## ACTION ITEM A
Answer these questions from the passage on the Revolutionary Era in North America, marking your answers (i), (ii) and (iii):
(i) In what year did the Revolutionary Era in North America begin?
(ii) Which taxes vexed the colonists?
(iii) What act did Parliament pass after agreeing to drop the taxes?
## ACTION ITEM B
Does each statement agree with the passage on the Revolutionary Era in North America? Answer yes or no for (i), (ii) and (iii), quoting the words of the passage that decide it.
(i) The amount of the taxes was what bothered the colonists most.
(ii) Benjamin Franklin convinced Parliament to drop the taxes in 1766.
(iii) The Declaratory Act stated that Parliament had the power to make laws for the colonies in all cases.
## ACTION ITEM C
Can you carry on the passage about the Revolutionary Era in North America from the point where it stops?

## SOURCE DOCUMENT
◇ ◇ ◇

The Revolutionary Era in North America began in 1763 when, following the conclusion of the French and Indian War, the British government decided that the North American colonists needed to contribute more towards helping to maintain the Empire, the British government levied direct taxes on the colonies. To say that this upset many of the North American colonists is like saying that the Great Wall of China is long. It wasn’t the taxes, the items taxed, or the amount of the tax itself that bothered the colonists so much. It was the fact that the colonists had no elected representation in the English Parliament and thus, no vote on taxation and other matters that might impact their interests. It was a facet of English law and custom that those who were taxed deserved some voice in the government. So, the colonists felt that their rights as Englishmen were being trampled upon. The taxes that so vexed the colonists were the Sugar Act, the Stamp Act (1765), the Currency Act, and the Quartering Acts.

 

Benjamin Franklin spoke before Parliament (he had been sent to London to try to settle matters between the local populace and the Penn heirs over who had control of Pennsylvania) and convinced them to drop the taxes in 1766. However, Parliament passed the Declaratory Act which stated that they did have the power to make laws for the colonies in all cases.

◇ ◇ ◇

Data extracted from a collection:
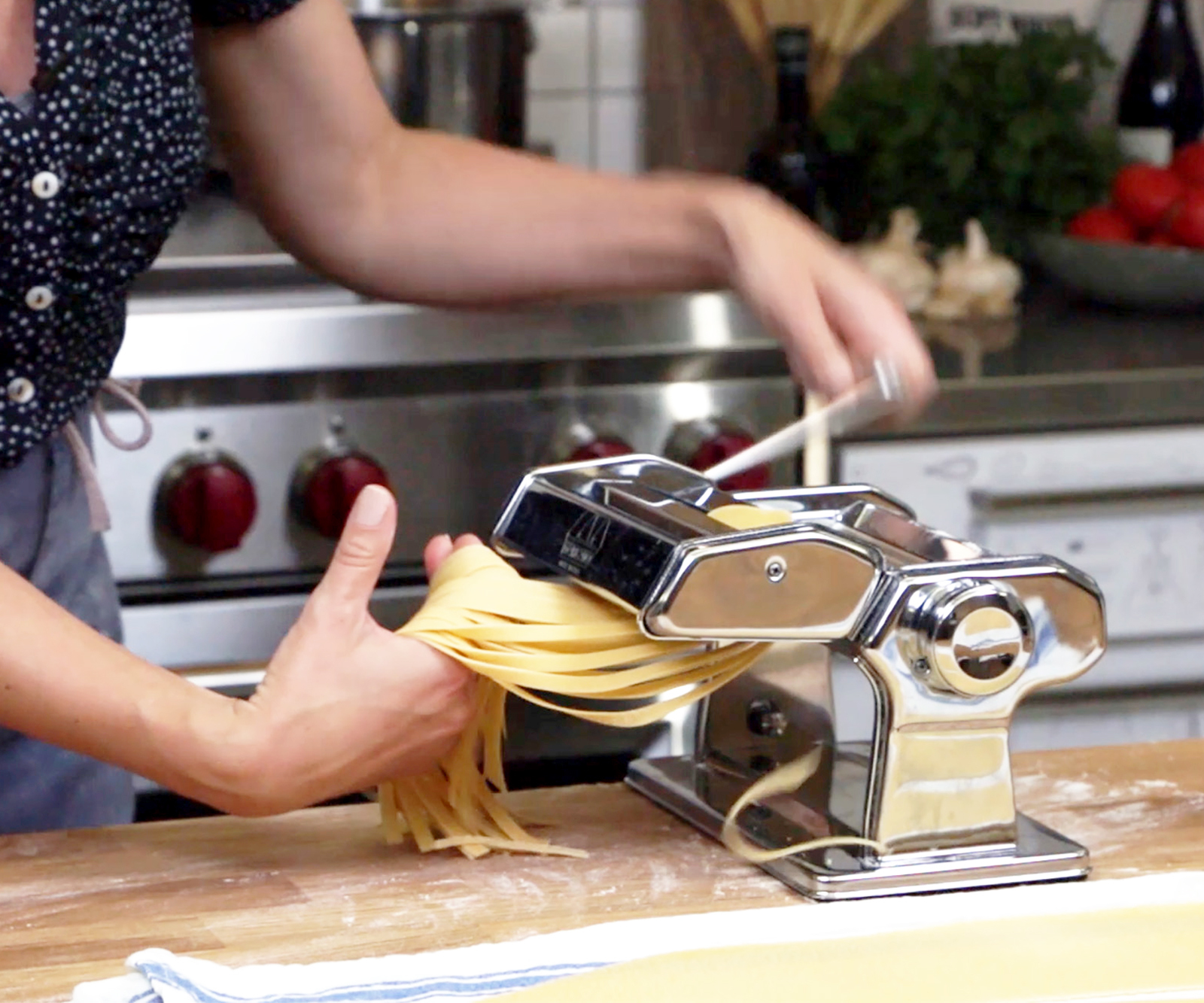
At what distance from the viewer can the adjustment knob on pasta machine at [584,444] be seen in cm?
158

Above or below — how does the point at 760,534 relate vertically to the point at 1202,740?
above

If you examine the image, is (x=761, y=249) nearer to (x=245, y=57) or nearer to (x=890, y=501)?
(x=890, y=501)

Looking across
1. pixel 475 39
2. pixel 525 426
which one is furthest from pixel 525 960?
pixel 475 39

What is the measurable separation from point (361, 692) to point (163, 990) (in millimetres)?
173

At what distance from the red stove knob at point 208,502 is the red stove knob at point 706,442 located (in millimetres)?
344

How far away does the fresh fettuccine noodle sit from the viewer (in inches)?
32.4

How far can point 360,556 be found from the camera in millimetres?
837

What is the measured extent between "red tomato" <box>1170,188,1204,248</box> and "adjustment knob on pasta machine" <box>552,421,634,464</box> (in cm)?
61

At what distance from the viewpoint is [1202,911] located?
697mm

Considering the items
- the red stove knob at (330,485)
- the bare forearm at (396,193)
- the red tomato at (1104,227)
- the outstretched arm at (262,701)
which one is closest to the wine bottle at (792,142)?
the red tomato at (1104,227)

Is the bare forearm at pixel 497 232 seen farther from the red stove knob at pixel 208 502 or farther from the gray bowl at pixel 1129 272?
the gray bowl at pixel 1129 272

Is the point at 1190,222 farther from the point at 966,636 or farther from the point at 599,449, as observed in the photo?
the point at 966,636

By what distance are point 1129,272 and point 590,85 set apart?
590 millimetres

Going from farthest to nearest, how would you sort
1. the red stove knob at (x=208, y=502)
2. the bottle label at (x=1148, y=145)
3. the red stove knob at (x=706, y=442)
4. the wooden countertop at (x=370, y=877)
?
the bottle label at (x=1148, y=145)
the red stove knob at (x=706, y=442)
the red stove knob at (x=208, y=502)
the wooden countertop at (x=370, y=877)
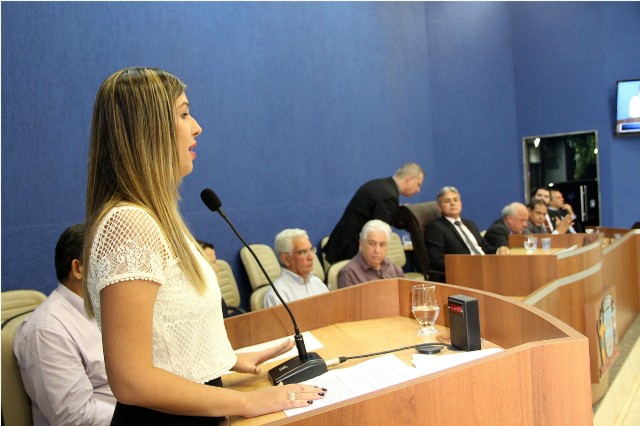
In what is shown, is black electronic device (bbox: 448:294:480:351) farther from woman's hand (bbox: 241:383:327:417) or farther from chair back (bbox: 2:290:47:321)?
chair back (bbox: 2:290:47:321)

◇ ◇ ◇

## TASK OUTPUT A
(i) 1763
(ii) The Sugar Act, the Stamp Act (1765), the Currency Act and the Quartering Acts
(iii) The Declaratory Act

## TASK OUTPUT B
(i) No: "It wasn’t the taxes, the items taxed, or the amount of the tax itself that bothered the colonists so much."
(ii) Yes: "convinced them to drop the taxes in 1766"
(iii) Yes: "Parliament passed the Declaratory Act which stated that they did have the power to make laws for the colonies in all cases."

## TASK OUTPUT C
 

The next year, 1767, Parliament passed the Townshend Acts which taxed things like paper, tea, and glass. Again, the colonists were enraged because these taxes were levied without them having a voice in Parliament. Protests grew more common and, on March 5, 1770, the protests resulted in five colonists being killed by British forces in Boston (the Boston Massacre). Parliament withdrew the taxes in the Townshend Acts on everything except tea later in 1770 in response to the protests and to the boycotting of British goods. Benjamin Franklin continued to advocate an accommodationist stance between Britain and the colonies until the publications of letters between the governor of Massachusetts, Thomas Hutchinson, and Andrew Oliver, the lieutenant-governor, that called for the abridging of colonial rights and the direct pay (by Parliament) of the officials in order to free them from the local councils (who had been the ones paying the officials, thus granting the locals some measure of control over them). After being humiliated by the British Solicitor-General in front of the Privy Council, Benjamin Franklin returned to Pennsylvania in 1775 and became an effective voice for revolution.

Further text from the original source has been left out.